CSC’s Employment Equity and Diversity Committee worked with students from Cheryl Veinotte-Mackey’s Cultural Competencies course. The event included guest speakers; watching and discussing the documentary 13th, which explores racism in the US prison system; and a panel discussion on ways to raise awareness about the experiences of racialized communities with the criminal justice system.

“It was a pleasure to co-ordinate with Jill Esson of CSC for this event. Jill really involved me in the planning process and together we found as many opportunities as possible for the students to have meaningful opportunities for engagement,” says Veinotte-Mackey. “Her commitment to diversity and inclusion is apparent and she served as a strong role model for our students.”

Psychology and sociology student Gultaj Sangha says hearing real-life experiences from CSC staff gave the students a new perspective.

“As students we have a far more ideological and optimistic view on how positive change can be enacted, in contrast to the difficulties associated with systemic change and bureaucratic hindrances that actually changing the world would entail,” says Sangha.

Dr. Erin Steuter, Mount Allison sociology department head, says this kind of experiential learning helps students see best practices for diversity and inclusion, as well as how they can show leadership in bringing forward these ideas in this type of setting.

“The students were more confident contributing to the discussions because they had practiced techniques on how to constructively engage in conversations about racism and inequality, which many people find difficult,” says Steuter.

The day-long event also included a panel discussion with a teacher, a social worker, two people who run a program for youth at risk in Halifax, NS, and Mount Allison student Jamal McCarthy-Barnett.

“Jamal talked about his lived experience growing up as a teen in Brampton, Ontario,” says Veinotte-Mackay. “He remembers at six years old that his mother had ‘the talk’ with him about being very careful in interactions with the police.”
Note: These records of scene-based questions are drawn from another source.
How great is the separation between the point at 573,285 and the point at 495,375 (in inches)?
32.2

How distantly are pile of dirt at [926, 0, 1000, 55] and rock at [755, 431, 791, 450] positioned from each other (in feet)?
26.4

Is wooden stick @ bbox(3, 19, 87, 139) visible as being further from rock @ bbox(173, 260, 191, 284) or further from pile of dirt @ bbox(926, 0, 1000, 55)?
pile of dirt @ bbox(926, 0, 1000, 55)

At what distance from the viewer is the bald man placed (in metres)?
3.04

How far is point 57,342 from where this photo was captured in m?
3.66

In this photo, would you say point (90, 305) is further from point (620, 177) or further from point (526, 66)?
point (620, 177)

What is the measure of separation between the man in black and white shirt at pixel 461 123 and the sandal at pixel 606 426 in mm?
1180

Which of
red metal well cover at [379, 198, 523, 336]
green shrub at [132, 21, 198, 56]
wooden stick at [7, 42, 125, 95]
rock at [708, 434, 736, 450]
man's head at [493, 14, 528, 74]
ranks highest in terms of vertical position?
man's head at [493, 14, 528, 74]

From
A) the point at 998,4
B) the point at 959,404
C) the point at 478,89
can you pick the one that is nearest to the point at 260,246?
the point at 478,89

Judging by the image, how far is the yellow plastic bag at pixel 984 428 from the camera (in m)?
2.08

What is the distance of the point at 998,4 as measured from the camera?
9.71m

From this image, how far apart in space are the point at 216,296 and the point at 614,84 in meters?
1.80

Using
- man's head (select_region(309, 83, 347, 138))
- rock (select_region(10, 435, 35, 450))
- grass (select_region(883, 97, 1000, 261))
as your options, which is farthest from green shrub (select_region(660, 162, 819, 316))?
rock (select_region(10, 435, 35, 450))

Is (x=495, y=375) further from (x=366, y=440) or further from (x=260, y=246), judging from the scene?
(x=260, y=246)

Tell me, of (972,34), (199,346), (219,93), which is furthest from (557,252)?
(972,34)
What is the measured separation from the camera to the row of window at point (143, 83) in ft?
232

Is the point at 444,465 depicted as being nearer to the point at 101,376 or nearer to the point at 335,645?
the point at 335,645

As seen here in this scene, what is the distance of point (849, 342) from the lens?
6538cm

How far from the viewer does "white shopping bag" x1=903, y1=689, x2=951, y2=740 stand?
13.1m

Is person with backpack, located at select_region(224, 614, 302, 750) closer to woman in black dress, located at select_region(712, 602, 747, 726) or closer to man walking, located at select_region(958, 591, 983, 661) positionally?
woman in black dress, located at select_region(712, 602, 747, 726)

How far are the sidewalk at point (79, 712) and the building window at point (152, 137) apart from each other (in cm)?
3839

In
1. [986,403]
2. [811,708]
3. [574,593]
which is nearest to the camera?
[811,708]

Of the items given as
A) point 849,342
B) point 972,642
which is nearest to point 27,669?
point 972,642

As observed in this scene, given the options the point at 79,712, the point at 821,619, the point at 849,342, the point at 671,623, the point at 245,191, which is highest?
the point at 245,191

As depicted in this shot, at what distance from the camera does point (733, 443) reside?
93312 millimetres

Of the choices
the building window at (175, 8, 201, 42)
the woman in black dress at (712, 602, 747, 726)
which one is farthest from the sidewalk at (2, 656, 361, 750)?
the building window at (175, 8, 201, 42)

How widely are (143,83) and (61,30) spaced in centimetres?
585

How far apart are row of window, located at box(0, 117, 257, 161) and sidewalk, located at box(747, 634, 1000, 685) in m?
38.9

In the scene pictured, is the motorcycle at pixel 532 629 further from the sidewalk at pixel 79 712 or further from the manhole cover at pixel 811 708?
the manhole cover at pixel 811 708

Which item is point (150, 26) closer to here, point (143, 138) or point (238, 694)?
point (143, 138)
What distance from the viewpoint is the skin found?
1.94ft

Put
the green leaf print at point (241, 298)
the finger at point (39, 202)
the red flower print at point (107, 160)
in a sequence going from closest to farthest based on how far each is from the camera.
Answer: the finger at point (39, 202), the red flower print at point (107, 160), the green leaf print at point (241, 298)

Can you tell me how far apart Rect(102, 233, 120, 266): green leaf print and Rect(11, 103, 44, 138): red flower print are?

McCarthy-Barnett says there is great value in activities like the symposium.

“Bringing topics like this into the light and creating an environment where black racism can be spoken about without people resisting the ‘uncomfortable’ topic is a difficult goal,” he says. “Holding events like these are the little chips that will help us achieve these goals and propel us to change.”

Many of the students are in their fourth year of study and the experience gave them insight into skills they will be able to draw on in the future.

“This experience was one that really put together why sociology and this degree matters. For me, this event also really showed me the efforts being put forth by many groups to help eradicate issues surrounding racism in Canada,” says sociology student Matt Boardman.